▶ DOCUMENT EXTRACT
—————

# what do you guys think of my set-up?



## CorrectNickName (Jul 31, 2012)

Hello all!
I'd like to get all honest opinions on my set-up. Or what I should do differently. This is my first build, so far I think I'm on the right track.
Room:12x14 8ft ceiling. Its a small rectangle. Only opening is the window and door.
Monitor: Samsung pn64e7000. Wall mounted 48" off the floor.
Avr: onkyo tx-nr818
DVD: Panasonic dmp-bdt320
Game: xbox360
Connections: monster 1000 HDMI connecting everything together.
Center speaker: klipsch rc-62 II. 
Towerspeakers: *soon* klipsch rf-62 II.

This is it so far. Nex:Tt week ill be purchasing tower speakers. Like I said, I'm open for all ccomments / thoughts. No hard feelings taken. Im still within 30 day return policy. :T


----------



## GoNoles (Jul 7, 2012)

E7000 is a nice plasma, also consider a ST30 though.

Nice AVR

Very nice Blu player

I'd consider Blue Jeans Cable FE series cables, not sure how much you may be overpaying for the Monster HDMI cables

Nice speakers. I have an RC-62II center and two RF-82 II's, love em.


----------



## GoNoles (Jul 7, 2012)

I just looked at the Monster prices, get these HDMI cables instead:

http://www.bluejeanscable.com/store/hdmi-cables/hdmi-cable.htm

Series FE are great and you can buy them in all kinds of custom lengths on Amazon


----------



## popalock (May 19, 2012)

GoNoles said:


> I just looked at the Monster prices, get these HDMI cables instead:
> 
> http://www.bluejeanscable.com/store/hdmi-cables/hdmi-cable.htm
> 
> Series FE are great and you can buy them in all kinds of custom lengths on Amazon


Or go to www.monoprice.com for all of he AVR accessories you would ever need.

They have literally saved me thousands of dollars on cables alone.

Welcome to the forum. You will soon find out that he commercially hyped brands (such as Monster, Bose, etc...) can't hold a candle to most of the suggestions you will get here on the forums! A mere year ago I was having to rely on Best Buy for my HT needs as well. If I only knew then what I know now...

Start saving up for a sub man!!! Come back to us if you have any questions.

—————

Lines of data
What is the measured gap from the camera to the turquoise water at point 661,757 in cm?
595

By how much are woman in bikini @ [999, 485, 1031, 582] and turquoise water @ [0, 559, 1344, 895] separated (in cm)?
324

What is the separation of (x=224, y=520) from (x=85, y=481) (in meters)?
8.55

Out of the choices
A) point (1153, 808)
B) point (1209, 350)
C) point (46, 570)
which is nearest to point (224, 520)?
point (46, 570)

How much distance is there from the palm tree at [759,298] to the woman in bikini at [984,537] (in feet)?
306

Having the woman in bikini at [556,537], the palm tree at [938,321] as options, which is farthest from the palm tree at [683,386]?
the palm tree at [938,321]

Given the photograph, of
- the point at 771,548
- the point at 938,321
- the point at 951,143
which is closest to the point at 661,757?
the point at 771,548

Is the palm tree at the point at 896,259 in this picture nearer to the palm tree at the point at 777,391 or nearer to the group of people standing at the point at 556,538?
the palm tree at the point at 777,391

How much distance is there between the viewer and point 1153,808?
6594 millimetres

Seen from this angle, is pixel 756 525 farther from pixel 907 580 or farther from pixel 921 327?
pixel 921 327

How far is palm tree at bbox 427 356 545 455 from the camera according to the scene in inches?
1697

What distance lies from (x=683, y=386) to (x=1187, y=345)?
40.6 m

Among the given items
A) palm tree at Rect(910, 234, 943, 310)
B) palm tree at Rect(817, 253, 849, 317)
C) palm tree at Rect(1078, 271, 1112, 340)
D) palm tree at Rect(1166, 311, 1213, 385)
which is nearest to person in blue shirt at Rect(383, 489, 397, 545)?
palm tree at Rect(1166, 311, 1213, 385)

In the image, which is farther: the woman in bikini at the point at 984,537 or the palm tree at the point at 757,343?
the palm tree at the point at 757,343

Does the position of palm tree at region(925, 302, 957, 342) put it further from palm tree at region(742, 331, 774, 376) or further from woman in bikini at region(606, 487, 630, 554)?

—————

▶ TASKS TO COMPLETE
1. In the home theater forum thread, rewrite the paragraph that begins "Welcome to the forum." as a short bulleted list that keeps its main points.
2. Pick up the home theater forum thread after its last post and keep it going.

▶ THE ANSWERS
1.
- Welcomes the newcomer to the forum.
- Says heavily advertised brands like Monster and Bose fall well short of most forum recommendations.
- Notes that only a year earlier, the poster depended on Best Buy for home theater gear.
- Wishes they had known back then what they know now.

2.
*Edit: Actually come back to us before you make any purchasing decisions. We're here for your benefit and if you can learn from our mistakes (and not make the same ones) the forum is serving it's ultimate purpose!


----------



## GoNoles (Jul 7, 2012)

I used to use Monoprice for everything, but I found I like mediabridge and BJC better for HDMI, I also tried a BJC sub cable recently and it was nice.

I have some tight bends so I needed more flex, thats the only reason I prefer BJC over media bridge and Monoprice. All good cables.


----------



## CorrectNickName (Jul 31, 2012)

As long as I purchasing thru fry's, I'm getting employee discount. I've read a few bad things already, about monster cables. Does the bluejeancables support 3d? I've been told I should go with monoprice?


----------



## popalock (May 19, 2012)

GoNoles said:


> I used to use Monoprice for everything, but I found I like mediabridge and BJC better for HDMI, I also tried a BJC sub cable recently and it was nice.
> 
> I have some tight bends so I needed more flex, thats the only reason I prefer BJC over media bridge and Monoprice. All good cables.


Cool, great to know!

Are they comparible to Monoprice from a cost perspective...

I couldn't get past their horrible website to make my cable purchases so monoprice was more of a convenience factor thing for me...


----------



## GoNoles (Jul 7, 2012)

No, they are more (around $20). They have a cable series that is meant to compete with the $7 HDMI, the FE series are bonded pair tech and will hold up better over time, especially when a lot of bends are required. My ent center is not deep and close to the wall, I've actually broken the end of a monoprice cable that was more rigid. Not the cables fault, just my setup. BJC's Belden cable is also made in the USA if it matters 

BJC now sells on Amazon Prime which is awesome, and the FE series offer lengths that change in 1foot measurements. So if you need an 8footer, you arent stuck with a 10 footer, you can order an 8, and so on.


----------



## CorrectNickName (Jul 31, 2012)

Good to know. See I'm learning already! Think I'm going to return my monster cables ...?


----------



## popalock (May 19, 2012)

CorrectNickName said:


> Good to know. See I'm learning already! Think I'm going to return my monster cables ...?


Yes! Without question! A cable from BJC or Mono will probably save you about 70-80%.

Question everything you purchase my friend... Yes, even your Klipsch purchases .


----------



## CorrectNickName (Jul 31, 2012)

popalock said:


> Start saving up for a sub man!!! Come back to us if you have any questions.
> 
> *Edit: Actually come back to us before you make any purchasing decisions. We're here for your benefit and if you can learn from our mistakes (and not make the same ones) the forum is serving it's ultimate purpose!


Sub wise. I was thinking of the klipsch sw-112? or go custom?? its a toss up, or maybe more of confused??


----------



## popalock (May 19, 2012)

CorrectNickName said:


> Sub wise. I was thinking of the klipsch sw-112? or go custom?? its a toss up, or maybe more of confused??


Subs are my favorite element of HT.. What is your budget?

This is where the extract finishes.